The European Medicines Agency has revised its guideline for the evaluation of anticancer medicinal products. The guideline offers guidance on all stages of clinical drug development for anticancer medicines and covers the use of biomarkers, combination therapy studies and the choice of endpoints in confirmatory trials.
According to EMA, a large number of anticancer compounds have been developed but very few have successfully obtained a marketing authorisation because of poor activity or inappropriate safety profiles. “Until non-clinical models with good predictive properties have been defined, this situation is likely to remain essentially unchanged,” explained the guideline, “and the absence of such models is considered the greatest hurdle for efficient drug development within the forseeable future.

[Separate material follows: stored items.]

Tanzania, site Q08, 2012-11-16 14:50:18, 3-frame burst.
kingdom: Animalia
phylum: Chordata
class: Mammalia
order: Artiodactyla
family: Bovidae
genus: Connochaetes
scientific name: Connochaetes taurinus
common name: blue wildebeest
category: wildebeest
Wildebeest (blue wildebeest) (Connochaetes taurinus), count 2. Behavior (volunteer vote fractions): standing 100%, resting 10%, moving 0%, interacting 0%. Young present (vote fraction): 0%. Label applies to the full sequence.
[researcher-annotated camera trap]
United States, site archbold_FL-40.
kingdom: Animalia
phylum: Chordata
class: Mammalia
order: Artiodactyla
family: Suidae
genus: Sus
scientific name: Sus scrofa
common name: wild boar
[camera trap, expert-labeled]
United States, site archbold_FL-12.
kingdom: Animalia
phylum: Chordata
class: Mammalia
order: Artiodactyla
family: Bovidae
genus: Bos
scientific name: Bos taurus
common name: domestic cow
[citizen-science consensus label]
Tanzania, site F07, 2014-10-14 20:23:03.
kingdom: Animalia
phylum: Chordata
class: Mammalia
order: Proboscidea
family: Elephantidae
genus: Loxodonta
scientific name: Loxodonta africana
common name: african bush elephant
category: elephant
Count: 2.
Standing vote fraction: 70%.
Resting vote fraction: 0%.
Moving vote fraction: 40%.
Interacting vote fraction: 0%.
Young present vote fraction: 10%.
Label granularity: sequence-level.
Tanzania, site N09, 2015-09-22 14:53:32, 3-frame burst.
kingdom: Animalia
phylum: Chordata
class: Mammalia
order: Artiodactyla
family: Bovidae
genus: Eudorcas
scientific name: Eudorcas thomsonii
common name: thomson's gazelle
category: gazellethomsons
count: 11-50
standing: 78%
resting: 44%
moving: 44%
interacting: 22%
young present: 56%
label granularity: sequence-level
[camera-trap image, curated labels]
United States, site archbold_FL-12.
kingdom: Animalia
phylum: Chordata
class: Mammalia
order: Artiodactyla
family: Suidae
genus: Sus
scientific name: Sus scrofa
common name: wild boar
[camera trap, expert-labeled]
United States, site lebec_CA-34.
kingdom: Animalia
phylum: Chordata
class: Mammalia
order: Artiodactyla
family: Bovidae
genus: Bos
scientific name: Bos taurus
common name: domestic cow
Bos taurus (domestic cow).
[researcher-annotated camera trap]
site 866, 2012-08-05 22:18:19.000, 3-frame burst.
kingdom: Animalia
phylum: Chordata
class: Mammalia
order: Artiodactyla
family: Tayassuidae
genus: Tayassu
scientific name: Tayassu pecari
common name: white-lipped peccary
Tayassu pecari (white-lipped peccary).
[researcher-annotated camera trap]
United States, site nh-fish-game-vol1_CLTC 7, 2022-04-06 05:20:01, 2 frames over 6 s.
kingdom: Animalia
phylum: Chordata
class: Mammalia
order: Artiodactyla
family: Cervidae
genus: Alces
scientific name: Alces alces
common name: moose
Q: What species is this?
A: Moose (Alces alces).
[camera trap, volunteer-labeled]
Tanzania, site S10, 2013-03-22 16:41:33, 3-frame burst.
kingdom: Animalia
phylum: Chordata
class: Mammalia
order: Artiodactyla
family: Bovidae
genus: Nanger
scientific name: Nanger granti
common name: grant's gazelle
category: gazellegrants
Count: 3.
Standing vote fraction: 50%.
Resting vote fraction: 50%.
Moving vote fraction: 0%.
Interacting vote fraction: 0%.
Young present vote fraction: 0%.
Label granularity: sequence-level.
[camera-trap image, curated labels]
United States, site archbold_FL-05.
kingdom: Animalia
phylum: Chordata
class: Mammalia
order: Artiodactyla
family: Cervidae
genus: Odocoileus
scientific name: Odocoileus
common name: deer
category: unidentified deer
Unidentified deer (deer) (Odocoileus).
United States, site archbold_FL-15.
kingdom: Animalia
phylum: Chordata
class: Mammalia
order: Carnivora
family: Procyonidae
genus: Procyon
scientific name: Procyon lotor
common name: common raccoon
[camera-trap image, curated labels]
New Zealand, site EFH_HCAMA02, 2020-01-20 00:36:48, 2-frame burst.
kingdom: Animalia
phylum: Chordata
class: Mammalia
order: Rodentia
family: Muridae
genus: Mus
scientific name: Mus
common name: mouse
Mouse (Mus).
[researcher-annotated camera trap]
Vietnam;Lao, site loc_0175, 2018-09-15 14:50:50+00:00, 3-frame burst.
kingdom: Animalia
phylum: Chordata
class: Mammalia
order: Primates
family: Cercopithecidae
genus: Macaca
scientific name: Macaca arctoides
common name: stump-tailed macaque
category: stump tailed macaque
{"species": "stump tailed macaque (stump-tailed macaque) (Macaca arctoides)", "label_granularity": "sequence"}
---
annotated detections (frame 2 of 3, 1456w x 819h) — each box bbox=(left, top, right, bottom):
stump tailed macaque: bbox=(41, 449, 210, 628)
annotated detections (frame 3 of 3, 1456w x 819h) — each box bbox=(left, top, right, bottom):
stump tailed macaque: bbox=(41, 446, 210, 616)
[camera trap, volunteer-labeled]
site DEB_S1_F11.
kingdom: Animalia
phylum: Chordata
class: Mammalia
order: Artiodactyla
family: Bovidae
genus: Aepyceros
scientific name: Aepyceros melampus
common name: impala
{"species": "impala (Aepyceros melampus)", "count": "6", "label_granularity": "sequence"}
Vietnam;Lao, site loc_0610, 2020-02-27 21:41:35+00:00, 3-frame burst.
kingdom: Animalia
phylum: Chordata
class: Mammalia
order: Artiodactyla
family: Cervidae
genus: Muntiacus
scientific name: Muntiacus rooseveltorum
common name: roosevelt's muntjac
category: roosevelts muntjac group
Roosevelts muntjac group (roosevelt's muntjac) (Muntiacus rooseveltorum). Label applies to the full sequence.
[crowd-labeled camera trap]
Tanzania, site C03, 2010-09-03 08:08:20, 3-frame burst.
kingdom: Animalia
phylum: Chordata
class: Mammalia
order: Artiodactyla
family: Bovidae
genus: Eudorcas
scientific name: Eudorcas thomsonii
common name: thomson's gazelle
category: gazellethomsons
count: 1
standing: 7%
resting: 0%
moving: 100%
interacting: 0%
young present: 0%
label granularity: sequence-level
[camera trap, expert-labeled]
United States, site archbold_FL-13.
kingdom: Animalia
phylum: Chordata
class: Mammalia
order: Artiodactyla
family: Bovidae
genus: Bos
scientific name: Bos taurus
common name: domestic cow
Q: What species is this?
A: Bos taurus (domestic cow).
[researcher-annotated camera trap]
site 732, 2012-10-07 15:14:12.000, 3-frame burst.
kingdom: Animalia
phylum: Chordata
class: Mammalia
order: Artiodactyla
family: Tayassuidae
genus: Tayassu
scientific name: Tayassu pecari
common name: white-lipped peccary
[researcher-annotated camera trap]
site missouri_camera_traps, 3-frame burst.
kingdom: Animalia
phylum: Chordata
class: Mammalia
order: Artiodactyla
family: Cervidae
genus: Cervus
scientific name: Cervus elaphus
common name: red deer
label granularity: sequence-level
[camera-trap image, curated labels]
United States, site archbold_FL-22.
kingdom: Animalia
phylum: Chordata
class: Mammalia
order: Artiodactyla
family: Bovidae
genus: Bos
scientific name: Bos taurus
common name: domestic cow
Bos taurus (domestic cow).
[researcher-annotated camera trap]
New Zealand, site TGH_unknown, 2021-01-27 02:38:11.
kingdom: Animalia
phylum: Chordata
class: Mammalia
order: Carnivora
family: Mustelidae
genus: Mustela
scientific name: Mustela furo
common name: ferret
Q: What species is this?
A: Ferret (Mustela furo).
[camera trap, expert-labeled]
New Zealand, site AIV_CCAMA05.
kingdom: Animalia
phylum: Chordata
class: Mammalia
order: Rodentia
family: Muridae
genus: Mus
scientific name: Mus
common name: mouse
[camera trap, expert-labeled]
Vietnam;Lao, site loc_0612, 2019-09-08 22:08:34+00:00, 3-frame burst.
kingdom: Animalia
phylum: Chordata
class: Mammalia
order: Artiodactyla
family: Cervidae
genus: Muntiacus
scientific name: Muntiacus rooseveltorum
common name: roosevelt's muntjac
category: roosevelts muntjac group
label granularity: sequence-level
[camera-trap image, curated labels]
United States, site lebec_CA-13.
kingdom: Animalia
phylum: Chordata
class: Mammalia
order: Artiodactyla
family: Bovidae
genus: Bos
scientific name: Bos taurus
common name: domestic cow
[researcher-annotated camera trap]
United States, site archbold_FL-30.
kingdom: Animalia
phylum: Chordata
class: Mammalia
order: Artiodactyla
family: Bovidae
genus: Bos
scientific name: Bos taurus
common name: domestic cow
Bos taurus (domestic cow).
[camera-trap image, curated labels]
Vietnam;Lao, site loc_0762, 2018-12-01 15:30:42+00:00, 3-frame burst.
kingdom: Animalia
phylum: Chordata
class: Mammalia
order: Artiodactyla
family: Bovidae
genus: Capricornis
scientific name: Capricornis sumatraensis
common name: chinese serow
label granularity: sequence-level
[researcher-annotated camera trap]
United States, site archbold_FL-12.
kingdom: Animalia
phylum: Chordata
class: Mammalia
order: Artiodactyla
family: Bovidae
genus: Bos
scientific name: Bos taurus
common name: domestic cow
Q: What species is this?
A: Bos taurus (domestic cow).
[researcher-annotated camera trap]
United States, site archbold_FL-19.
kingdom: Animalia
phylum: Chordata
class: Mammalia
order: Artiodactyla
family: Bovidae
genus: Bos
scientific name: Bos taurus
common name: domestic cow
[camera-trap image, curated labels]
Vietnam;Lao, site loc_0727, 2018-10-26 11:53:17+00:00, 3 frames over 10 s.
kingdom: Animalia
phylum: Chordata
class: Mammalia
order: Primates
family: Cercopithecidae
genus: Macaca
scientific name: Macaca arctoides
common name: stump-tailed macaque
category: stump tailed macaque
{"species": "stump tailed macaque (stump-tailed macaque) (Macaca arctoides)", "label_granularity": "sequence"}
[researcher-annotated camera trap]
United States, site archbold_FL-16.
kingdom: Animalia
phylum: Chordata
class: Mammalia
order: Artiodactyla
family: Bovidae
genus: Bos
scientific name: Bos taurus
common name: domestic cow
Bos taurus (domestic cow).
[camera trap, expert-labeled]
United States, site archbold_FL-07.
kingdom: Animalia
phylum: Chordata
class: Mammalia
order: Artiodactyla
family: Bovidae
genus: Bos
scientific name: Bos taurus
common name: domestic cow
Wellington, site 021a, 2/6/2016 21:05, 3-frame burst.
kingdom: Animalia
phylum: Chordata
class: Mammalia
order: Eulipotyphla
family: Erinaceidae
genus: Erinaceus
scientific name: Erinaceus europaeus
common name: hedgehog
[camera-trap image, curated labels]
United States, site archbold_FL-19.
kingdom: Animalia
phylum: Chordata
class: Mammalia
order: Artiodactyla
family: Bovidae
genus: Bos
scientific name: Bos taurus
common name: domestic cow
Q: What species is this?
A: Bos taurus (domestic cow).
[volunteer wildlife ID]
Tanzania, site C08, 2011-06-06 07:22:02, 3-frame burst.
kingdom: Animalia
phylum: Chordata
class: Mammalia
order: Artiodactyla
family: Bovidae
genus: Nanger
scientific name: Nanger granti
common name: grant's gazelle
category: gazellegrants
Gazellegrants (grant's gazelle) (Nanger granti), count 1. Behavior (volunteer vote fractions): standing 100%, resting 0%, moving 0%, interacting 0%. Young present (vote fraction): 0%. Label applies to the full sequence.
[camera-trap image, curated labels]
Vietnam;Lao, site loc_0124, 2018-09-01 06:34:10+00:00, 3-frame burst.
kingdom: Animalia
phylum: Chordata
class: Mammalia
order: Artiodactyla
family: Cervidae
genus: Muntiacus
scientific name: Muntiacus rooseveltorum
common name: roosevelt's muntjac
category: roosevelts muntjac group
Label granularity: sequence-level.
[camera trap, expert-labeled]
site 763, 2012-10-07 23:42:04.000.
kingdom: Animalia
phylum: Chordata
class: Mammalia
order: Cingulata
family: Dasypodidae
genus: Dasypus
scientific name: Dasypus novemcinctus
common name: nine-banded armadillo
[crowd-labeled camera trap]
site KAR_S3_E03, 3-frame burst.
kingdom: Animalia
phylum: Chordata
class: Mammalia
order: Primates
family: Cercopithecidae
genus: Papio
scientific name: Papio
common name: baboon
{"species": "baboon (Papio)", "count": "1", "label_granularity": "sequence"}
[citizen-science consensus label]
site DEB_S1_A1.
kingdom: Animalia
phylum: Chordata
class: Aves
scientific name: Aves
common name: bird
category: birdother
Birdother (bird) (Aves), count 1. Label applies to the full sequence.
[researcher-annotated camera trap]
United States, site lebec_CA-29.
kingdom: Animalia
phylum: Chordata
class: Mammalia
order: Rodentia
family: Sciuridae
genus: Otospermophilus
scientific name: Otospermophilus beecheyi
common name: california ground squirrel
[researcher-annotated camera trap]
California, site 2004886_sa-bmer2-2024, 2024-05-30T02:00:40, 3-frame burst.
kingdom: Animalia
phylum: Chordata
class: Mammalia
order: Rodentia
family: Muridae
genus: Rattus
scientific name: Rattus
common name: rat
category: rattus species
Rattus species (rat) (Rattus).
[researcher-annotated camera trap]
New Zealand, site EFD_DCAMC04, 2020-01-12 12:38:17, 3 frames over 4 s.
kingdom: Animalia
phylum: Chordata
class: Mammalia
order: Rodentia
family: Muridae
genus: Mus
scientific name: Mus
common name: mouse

Among other topics, the guideline highlights how biomarkers can help identify the target population that is most likely to benefit from the proposed compound. In addition, the guideline focuses on the importance of confirmatory trials that demonstrate a product’s clinical benefits.
Guidance is also provided for combination studies, such as combinations of drugs with minimal activity as a monotherapy, but synergistic effects when combined, as well as combinations of conventional cytotoxics.
The guideline will come into effect on 1 July 2013.
EMA’s guideline on anticancer medicinal products was first adopted in 1996, and was revised in 2001, 2003 and 2005.